**The problem:** Your answer should give again, exactly, the lines from the beginning of the entries below through the line containing "2017 Ford Fiesta ST 39". It must contain no pictures.

Extracted records
★ ★ ★ ★ ★
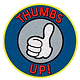 thumbs%20up%20final%20logo_edited.png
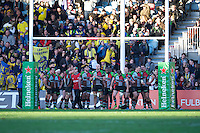 Harlequins players look dejected during the Heineken Cup Round 5 match between Harlequins and ASM Clermont Auvergne at the Twickenham Stoop on Saturday 11th January 2014 (Photo by Rob Munro)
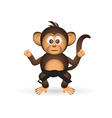 cute chimpanzee karate training black belt little vector image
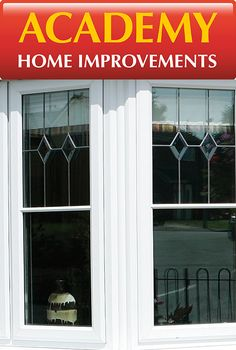 Windows http://www.academyhome.co.uk/products/double-glazing-windows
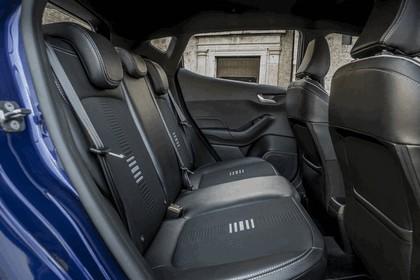 2017 Ford Fiesta ST 39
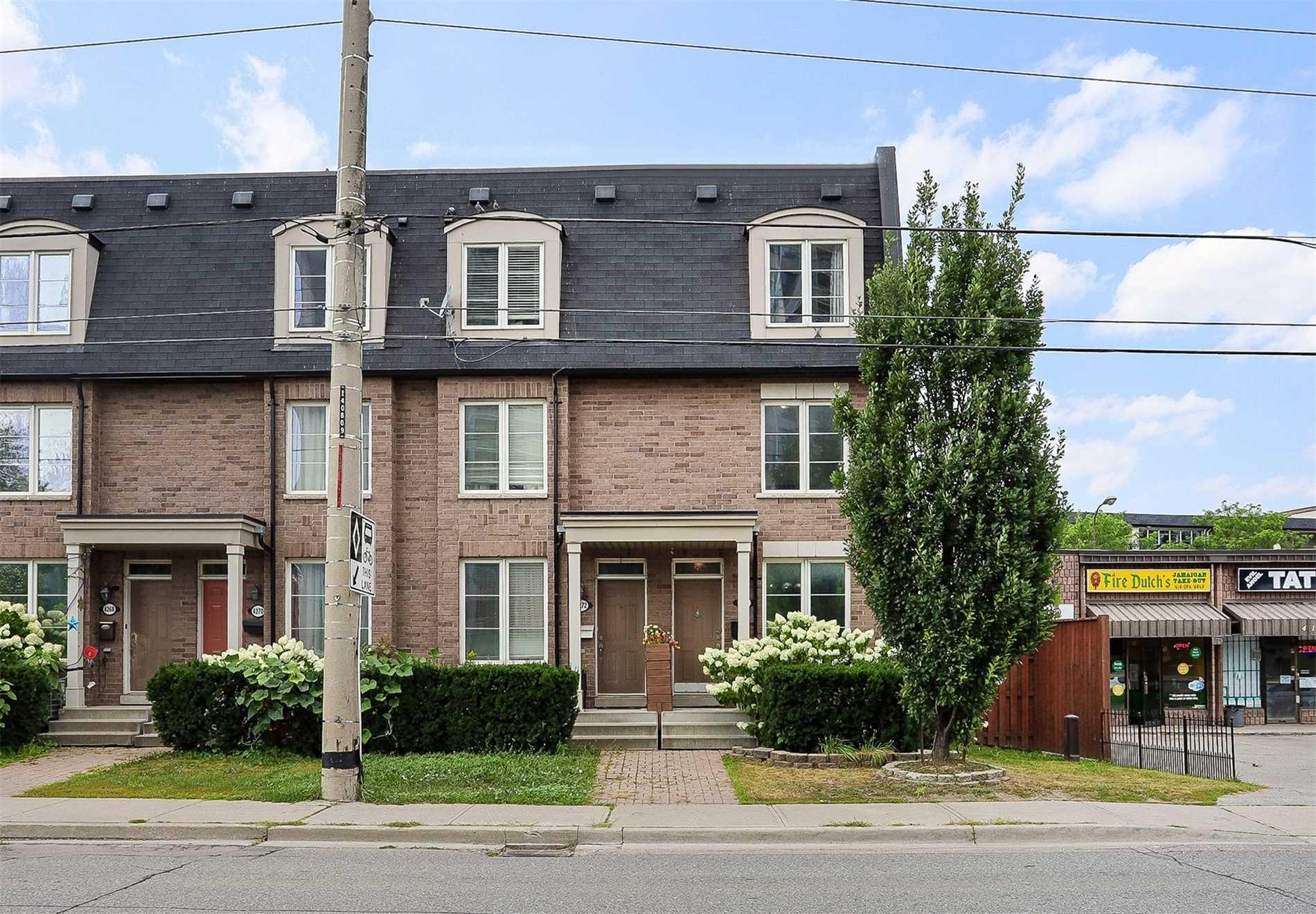 Att/row/twnhouse For Sale In Toronto , 4 Bedrooms Bedrooms, ,4 BathroomsBathrooms,Att/row/twnhouse,For Sale,Kingston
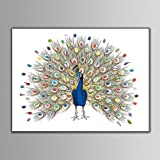 Takalao Personalisierte Fingerabdruck Leinwand druckt - Guest Book Signatur Fingerabdruck-Farbe Pfau , Standard , 40*60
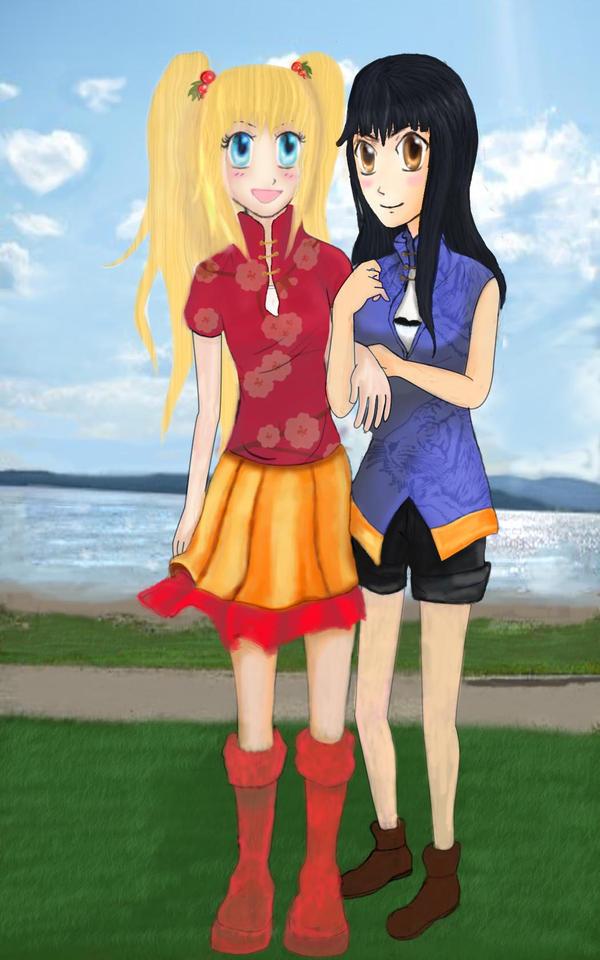 Tsuru and Maiko by Sayamaru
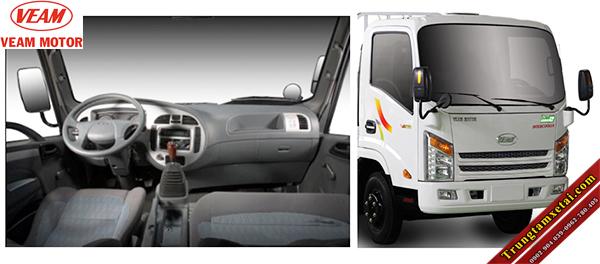 Cabin-nội thất xe tải Veam VT201 1T99-trungtamxetai.com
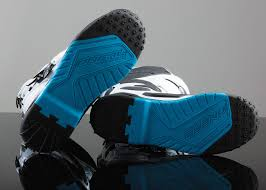 o neal motocross boots azonic europe o u0027neal rdx motocross boot built for the serious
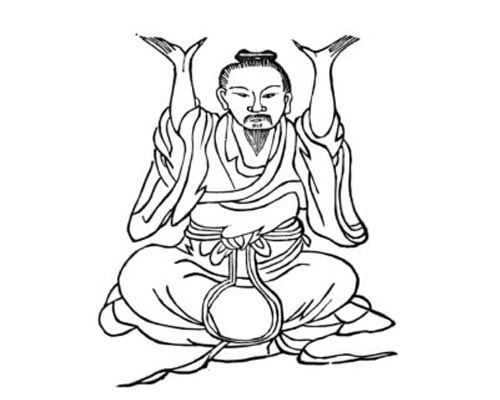 taoism-symbols-picture.jpg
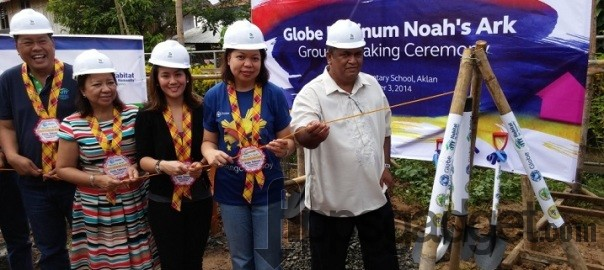 Globe Platinum, Habitat for Humanity hold Noah's Ark classroom Groundbreaking Ceremony in Aklan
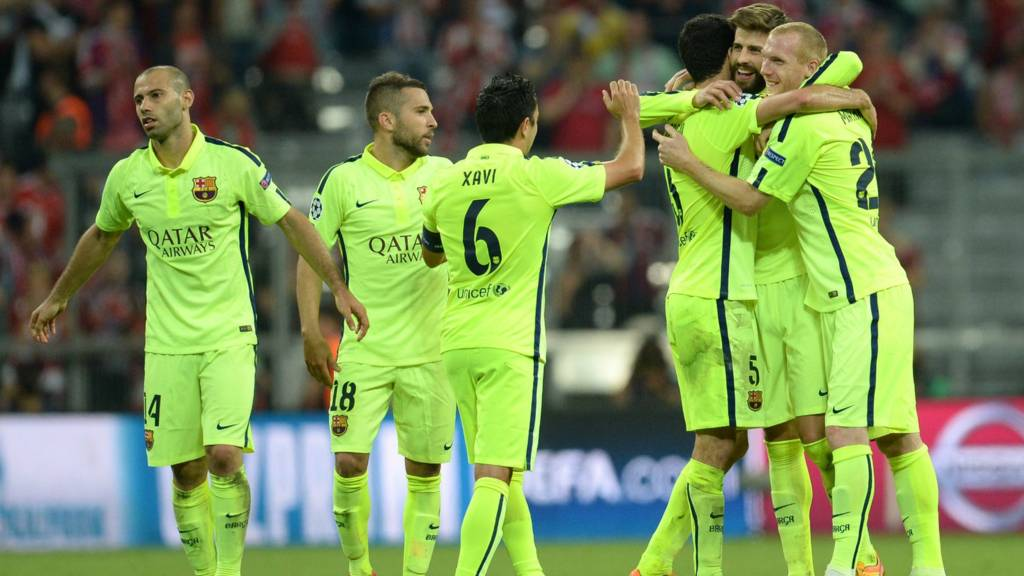 The Barcelona team progress to the final of the Champions League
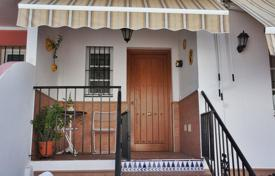 Townhouses for sale in Costa del Sol. Spacious townhouse with a patio and a terrace in a residential complex with a swimming pool, a garden and a parking, Marbella, Spain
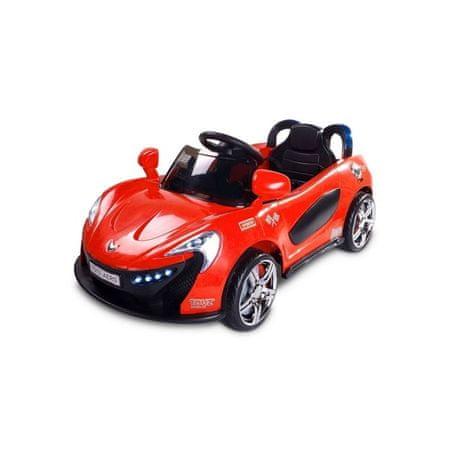 TOYZ Elektrické autíčko Toyz Aero - 2 motory a 2 rýchlosti červené Červená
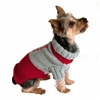Blitzen Ribbed Neck Dog Sweater | The Doggie Market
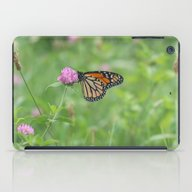 iPad Case featuring Summer In Iowa by Kealaphotography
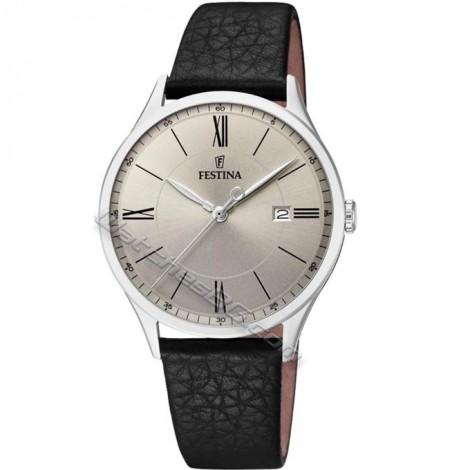 Мъжки часовник Festina F16978/2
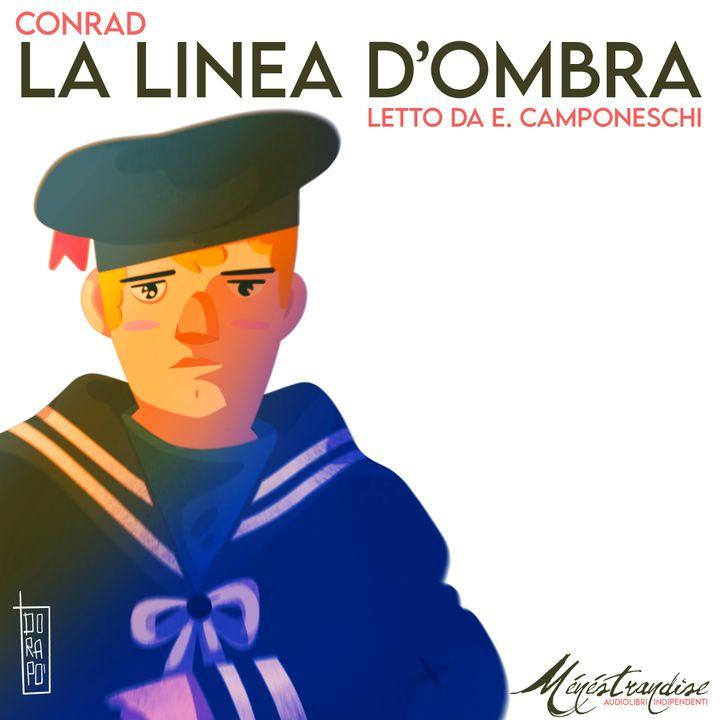 La Linea d'Ombra - J. Conrad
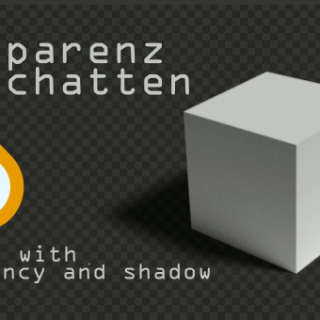 Blender rending Shadow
★ ★ ★ ★ ★
**Expected output:**
 thumbs%20up%20final%20logo_edited.png
 Harlequins players look dejected during the Heineken Cup Round 5 match between Harlequins and ASM Clermont Auvergne at the Twickenham Stoop on Saturday 11th January 2014 (Photo by Rob Munro)
 cute chimpanzee karate training black belt little vector image
 Windows http://www.academyhome.co.uk/products/double-glazing-windows
 2017 Ford Fiesta ST 39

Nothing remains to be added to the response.